顧客がシステム要件を提示し忘れることもある
お客さま自身にとっては日常において当たり前すぎる文化や思想の場合、開発側も当然知ってくれているものと思い込んでしまうことがあります。そのせいでついつい開発側に提示し忘れてしまう事態が発生します。
このように後から条件や状況を追加提示されるのは修正要求が出されるのと同じ意味を持ち、システムの変更を余儀なくされます。
たとえば、複数のサブシステムが時系列的に連続に処理するシステムがあったとしましょう。そしてその中のちょうど中間のサブシステムB開発を依頼されたとします。
前のサブシステムAの終了時間と、後ろのサブシステムCの開始時間について何の指示もなければエンジニアは処理時間をあまり気にせずに開発します。ところが開発も佳境にはいって、サブシステムAの終了時間とサブシステムCの開始時の間が極端に短時間であることを知らされることがあります。
その場合、完成したサブシステムの処理時間が間に合わなければ作り直しになってしまいます。
また、システムの使用環境が迷うと利用できるハードウェアが迷ってくるということもあります。何の説明もなければ、エンジニアはごく普通の場所で使用すると考えてシステムを構築しますが、完成近くなってから「北海道の温度調整ができない倉庫で使う」と言われるとシステムそのものが使えないことになります。

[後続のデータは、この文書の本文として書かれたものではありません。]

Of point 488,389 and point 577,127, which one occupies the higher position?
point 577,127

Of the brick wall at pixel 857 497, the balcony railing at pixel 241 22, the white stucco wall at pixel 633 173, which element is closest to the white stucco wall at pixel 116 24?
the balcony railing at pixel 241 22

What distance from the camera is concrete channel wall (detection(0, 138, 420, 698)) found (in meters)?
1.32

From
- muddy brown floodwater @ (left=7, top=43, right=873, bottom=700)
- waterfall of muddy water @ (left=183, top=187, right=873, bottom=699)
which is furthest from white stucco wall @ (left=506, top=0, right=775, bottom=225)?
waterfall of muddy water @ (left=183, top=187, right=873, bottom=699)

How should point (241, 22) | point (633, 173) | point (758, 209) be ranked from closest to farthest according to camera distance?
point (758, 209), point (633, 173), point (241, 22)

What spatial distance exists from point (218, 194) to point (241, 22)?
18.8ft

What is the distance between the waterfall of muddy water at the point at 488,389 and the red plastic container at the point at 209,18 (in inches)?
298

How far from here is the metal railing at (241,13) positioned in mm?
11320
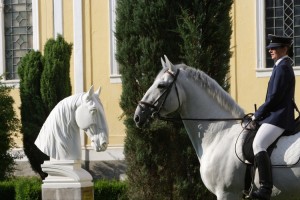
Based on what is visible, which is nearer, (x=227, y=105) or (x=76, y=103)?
(x=227, y=105)

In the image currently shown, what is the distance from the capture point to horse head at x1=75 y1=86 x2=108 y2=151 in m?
12.7

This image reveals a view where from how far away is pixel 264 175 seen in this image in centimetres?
931

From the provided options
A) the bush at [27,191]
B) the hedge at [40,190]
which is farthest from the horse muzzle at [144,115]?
the bush at [27,191]

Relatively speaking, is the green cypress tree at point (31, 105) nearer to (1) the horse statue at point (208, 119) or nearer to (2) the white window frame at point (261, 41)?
(2) the white window frame at point (261, 41)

通常のパソコンは10℃以上の場所で使うことを前提として製造されているからです。
こうしたことをお客さまは「そういうもの」だと思って悪気もなくついつい伝え忘れている…なんてことも実はあったりしますが、こうした問題はシステム開発のプロとしてヒアリングし、必要な答えをすべて洗い出せるよう誘導しなければどうしようもありません。
技術革新が修正要求の原因となる
修正要求が発生する原因には、お客さまとエンジニアの関係以外に技術革新要因が挙げられます。
技術革新は目覚しいスピードで進んでいきます。
情報機器の能力は18ヶ月で2倍になるともいわれています(ムーアの法則)。
ソフトウェアも進化すれば、通信回線のスピードも高速化します。開発が長引いて、ハードのサポート期間が終了してしまったケースも見たことがあります。

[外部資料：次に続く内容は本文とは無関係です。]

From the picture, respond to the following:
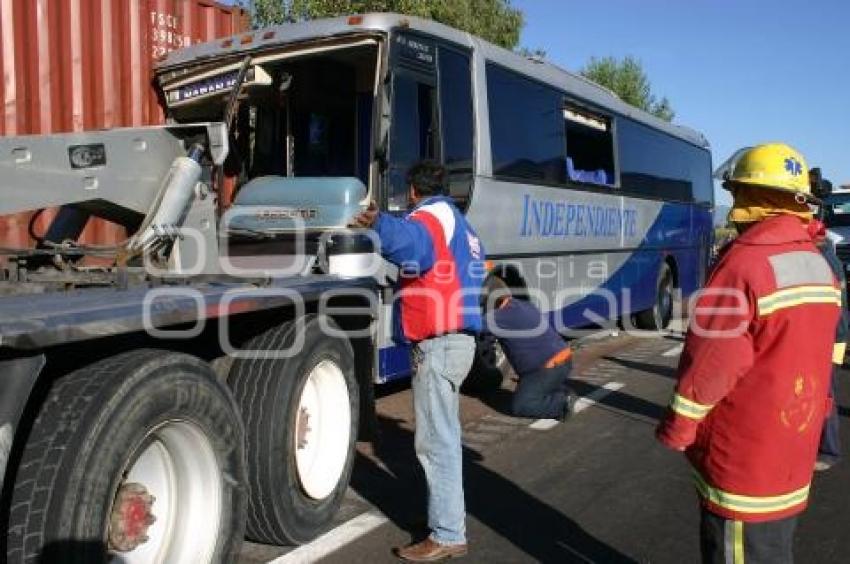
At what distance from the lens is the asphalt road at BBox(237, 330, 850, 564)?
4.49m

しかし、一般的にシステム開発には長い期間を要します。
億を超える規模の開発となってくると年単位で開発することも珍しくありません。設計時には最新の技術を導入していたシステムも、完成してリリースする頃にはもはや時代遅れということもあります。
1年前には実現不可能と思われたことも、現在では簡単に実現できる
…なんてこともあるでしょう。
お客さまは常に「今」を見るものです。
今、ニュースで話題となっている新技術、価格を見ています。
そのため、
「コンピュータ雑誌で取り上げていたあの方法を使えばもっとうまくいくのに、
何でそうしないのだろう」
「そのくせ請求金額は高くないか?」
等々の不満が山て来るわけです。
そしてお客さまの中には、この不満を解消するために修正要求を出すこともあるのです。
しかし、完成時に最新であるシステムを設計し、出発することはできません。
なぜなら、完成時は開発開始時点から見たら『未来』にあたります。未来に起きる技術革新を、過去である開発開始時に正確に予測することはできないからです。
知識レベルや情報の獲得による顧客の意識の変化
提案時に満足したシステムに対して完成時には不満が出る、という気持ちの変化が起きる原因は技術革新だけではありません。開発期間中にプロトタイプを見たり、他の企業の情報を入手することでお客さまの情報量と理解度が増し、それにつれてシステムをより良いものにしようと要求が増えることにも原因があります。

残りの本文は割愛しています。